Man sieht sie überall – in Parks, auf Bürgersteigen, in Reha-Zentren oder beim Warten an der Apothekentheke. Ältere Menschen, die sich schwerfällig mit ihren Unterarmen auf den Rollator stützen, als wollten sie sich nicht nur körperlich, sondern auch seelisch an etwas klammern. Und tatsächlich: Der Rollator gibt vielen ein Gefühl von Sicherheit, von Kontrolle, von Autonomie. Aber diese Sicherheit ist oft trügerisch.
Denn wenn der Rollator nicht als Hilfe zum Gehen, sondern als fahrbare Stütze benutzt wird, beginnt ein physiologischer Teufelskreis. Die Beine, ohnehin oft geschwächt durch Inaktivität, Gelenkprobleme oder neurologische Erkrankungen, verlieren zunehmend ihre Funktion. Der Rollator übernimmt nicht nur das Gleichgewicht, sondern auch die Aufgabe der Muskulatur – und das rächt sich. Aus therapeutischer Sicht ist dieser Fehlgebrauch nicht harmlos, sondern ein ernst zu nehmendes Mobilitätsrisiko.
Warum zu viel Abstützen gefährlich ist
Das Hauptproblem liegt in der Art der Nutzung. Anstatt mit aufrechter Haltung hinter dem Rollator zu gehen und ihn nur bei Bedarf leicht zu greifen, beugen sich viele Nutzer über das Gerät. Die Hände drücken stark auf die Griffe, die Ellenbogen sind durchgestreckt, die Schultern hochgezogen. Dabei entsteht nicht nur eine ungesunde Körperhaltung mit Kyphoseneigung und eingeschränkter Atemmechanik – es erfolgt auch eine massive Entlastung der unteren Extremität. Besonders die wichtige Oberschenkelmuskulatur (M. quadriceps femoris) wird kaum noch beansprucht, ebenso wie die Hüft- und Gesäßmuskulatur.Auch der Rumpf bleibt passiv: Die autochthone Rückenmuskulatur, die für Stabilität beim Gehen sorgen sollte, wird schlichtweg ignoriert. Das Problem dabei ist nicht nur der akute Muskelabbau, sondern die Veränderung des Bewegungsmusters. Der Blick wird gesenkt, der Körperschwerpunkt nach vorne verlagert – die Reaktion auf Stolperreize oder Hindernisse wird verzögert. Wer glaubt, mit dem Rollator sicherer unterwegs zu sein, reduziert ungewollt seine motorischen Schutzmechanismen. Der Sturz wird damit nicht unwahrscheinlicher, sondern sogar wahrscheinlicher.
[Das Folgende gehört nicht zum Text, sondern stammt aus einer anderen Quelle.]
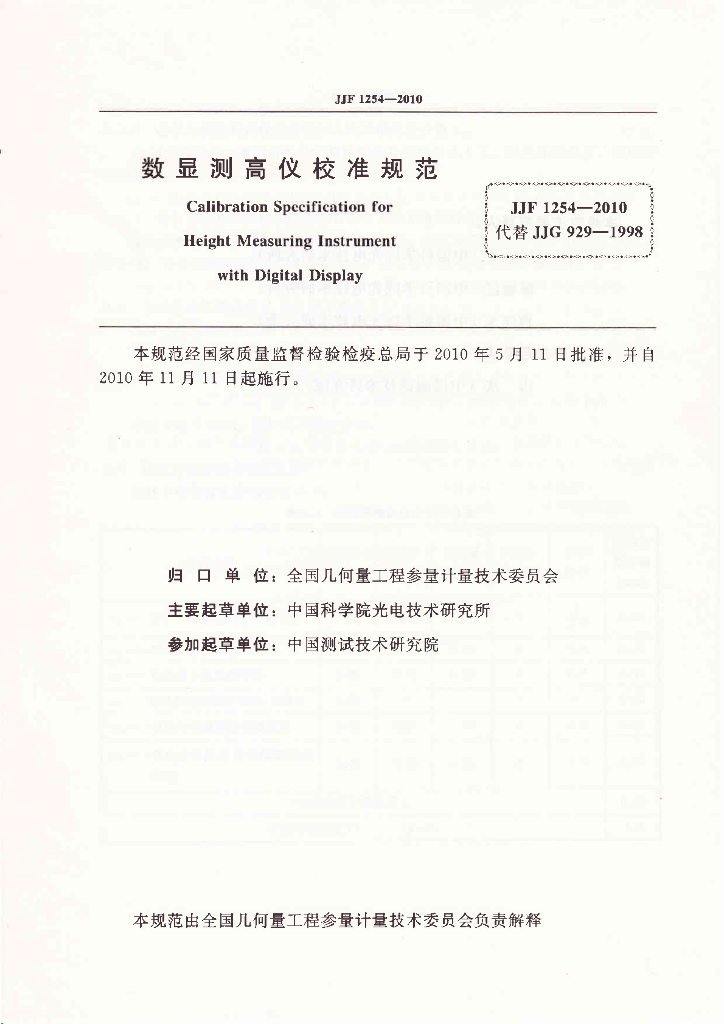 JJF 1254—2010

数显测高仪校准规范

Calibration Specification for Height Measuring Instrument with Digital Display

JJF 1254—2010
代替 JJG 929—1998

本规范经国家质量监督检验检疫总局于 2010 年 5 月 11 日批准，并自 2010 年 11 月 11 日起施行。

归 口 单 位：全国几何量工程参量计量技术委员会

主要起草单位：中国科学院光电技术研究所

参加起草单位：中国测试技术研究院

本规范由全国几何量工程参量计量技术委员会负责解释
Psychologische Abhängigkeit statt funktioneller Mobilität
Ein weiteres Risiko ist die psychologische Komponente. Wer sich über Monate oder gar Jahre an das Abstützen gewöhnt, verliert zunehmend das Vertrauen in die eigene Fähigkeit, sich aus eigener Kraft fortzubewegen. Die Angst vor dem Sturz wird durch das Hilfsmittel nicht beseitigt, sondern konserviert. Und je mehr Angst vorhanden ist, desto weniger wird geübt. Der Rollator wird nicht zum Instrument der Wiedererlangung von Mobilität, sondern zum Symbol des Stillstands.Selbst einfache Bewegungen wie das Aufstehen vom Stuhl oder das Treppensteigen ohne Geländer werden zur Herausforderung – nicht weil die Muskulatur es nicht mehr könnte, sondern weil der Kopf es nicht mehr zulässt. Aus therapeutischer Sicht ist dies besonders tragisch, denn viele der betroffenen Menschen könnten mit gezielter Anleitung und wenig Aufwand viel mehr erreichen, als sie sich selbst zutrauen. Doch ohne Intervention manifestiert sich die Fehlhaltung, und die Spirale der Immobilität dreht sich weiter. Der Rollator wird zur selbstgebauten Sackgasse.